Our first episode (Ménage à Moi (Part 1)) about masturbation focused on the state of masturbation in the U.S. and we interviewed a sex therapist about the cultural viewpoints on masturbation. In this episode we talk about the history of masturbation and give our personal stories with masturbation.
There is a lot of interesting history on masturbation. One of the most interesting stories we found has to do with Atum and ancient Egypt. You can learn more about the story here.
“There was Atum, the creator God and main deity of the Egyptian pantheon, who existed by himself. He was surrounded by nothingness, so he decided to put an end to his long solitude and created the world and the rest of the Egyptian gods through masturbation. From his ejaculation emerged the first pair of twin gods, Shu (air god) and Tefnut (moisture goddess). Atum’s semen was the origin of the world, and masturbation the act of creation.” This is the myth of creation according to Egyptian cosmogony.
“Ancient Egyptians were strongly convinced that their main source of livelihood had come from Atum’s ejaculation, and it was their duty to keep it alive. Pharaohs would perform a ceremony to thank their main god, which involved masturbating at the riverbank and making sure that the semen followed the flow of the river’s waters. This was seen as a good omen and a sign of the continuing life cycle, fertility, and the universal order, which would also follow their own course.”
This wouldn’t be the last time we would see masturbation come up in history. Unfortunately, the next run in with masturbation would not be as sex-positive. Lina D talks about her findings of how masturbation was perceived by society in the Victorian age. You can read more here.
Based on Judeo-Christian tradition, masturbation was seen as sinful, mostly due to the mandate to “be fruitful and multiply.” Since masturbation does not lead to procreation, it was frowned upon. In fact, Catholic theologian St. Thomas Aquinas believed that masturbation was a worse sin than rape, incest, and adultery, because in these other sins procreation is a possibility.
“During the Victorian age, masturbation was thought to lead to impaired morals, depression, social failure, epilepsy, tuberculosis, blindness, insanity, sterility, and early death.”
“Since masturbation was thought to be so dangerous, many “cures” were developed to eliminate its practice. Men of the time were encouraged to wear straightjacket pajamas or erection alerts to discourage handling of the penis. Some would wear a little suit of armor that would fit over the penis and testicles. Others wore a spermatorrhea ring. Available from the Sears catalogue, these rings fit along the base of the penis with spikes on its inner lining to prevent erection. As a last resort, some chronic masturbators had their foreskin stapled shut, or were castrated. In the nineteenth century, John Kellogg invented cornflakes as one part of a diet that he felt would lessen the sex drive and diminish the practice of masturbation.”
Westley then talks about how things have not necessarily gotten better. He tells us the Pee Wee Herman story. In 1991 he was arrested for allegedly masturbating in an X-rated movie theater. He became the object of numerous jokes, his show was pulled off the air, and his handprints and star were taken off the sidewalk of Hollywood Boulevard. In another modern day masturbation nightmare, Former U.S. Surgeon General Joycelyn Elders stated that since masturbation was safe and healthy, it should be mentioned in school health curricula. People misinterpreted her statements to say that she thought students should be taught how to masturbate. Due to public outcry, President Clinton fired her in 1994.

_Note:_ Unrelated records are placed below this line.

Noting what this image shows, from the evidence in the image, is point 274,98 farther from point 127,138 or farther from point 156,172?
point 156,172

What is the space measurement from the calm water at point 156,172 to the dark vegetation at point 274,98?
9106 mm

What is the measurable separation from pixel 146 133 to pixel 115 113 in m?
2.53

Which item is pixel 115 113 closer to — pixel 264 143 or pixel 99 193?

Westley, Brock, and Lina D transition to share their personal experiences with masturbation. They talk about how they came to start masturbating. Experiences are diverse from individual and social interactions with learning more about masturbation. However, all three co-hosts talk about their experience of not being able to turn to anyone in their household to learn more or to get their questions answered. Traditionally, in Caribbean and Latino households, masturbation is not something that is openly discussed.

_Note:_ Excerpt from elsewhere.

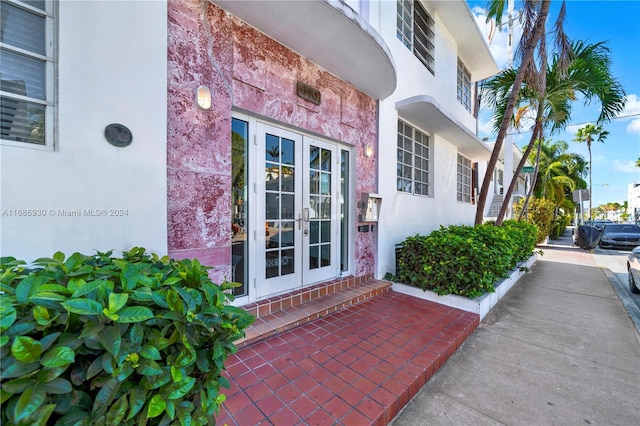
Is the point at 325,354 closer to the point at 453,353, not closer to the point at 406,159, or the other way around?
the point at 453,353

In talking about her experience exploring masturbation, Lina D finds and discusses an interesting report from the University of Michigan’s Development and Behavior Resources program. It states that kids start discovering their genitals and self-pleasure at a very young age, on the average of 6 years young.
The co-hosts point out some other interesting things about masturbating for men and women. You can read more in these articles: other reasons why women should masturbate and other reasons why men should masturbate.
This is the summary of the reasons the co-hosts discussed:
- Masturbation makes you happier
- Masturbation improves your sex life
- Masturbation prevents postmenopausal sex difficulties
- Some studies even suggest that the frequency of masturbation increases with a person’s frequency of intercourse, especially in women.
- For men, masturbation may improve a man’s fertility, as ejaculation flushes out the old, less motile sperm left behind in the urethra.
- Masturbation may even lower a man’s chance of getting prostate cancer.
Lina D, Brock, and Westley wrap up the episode by sharing their favorite to do’s when masturbating.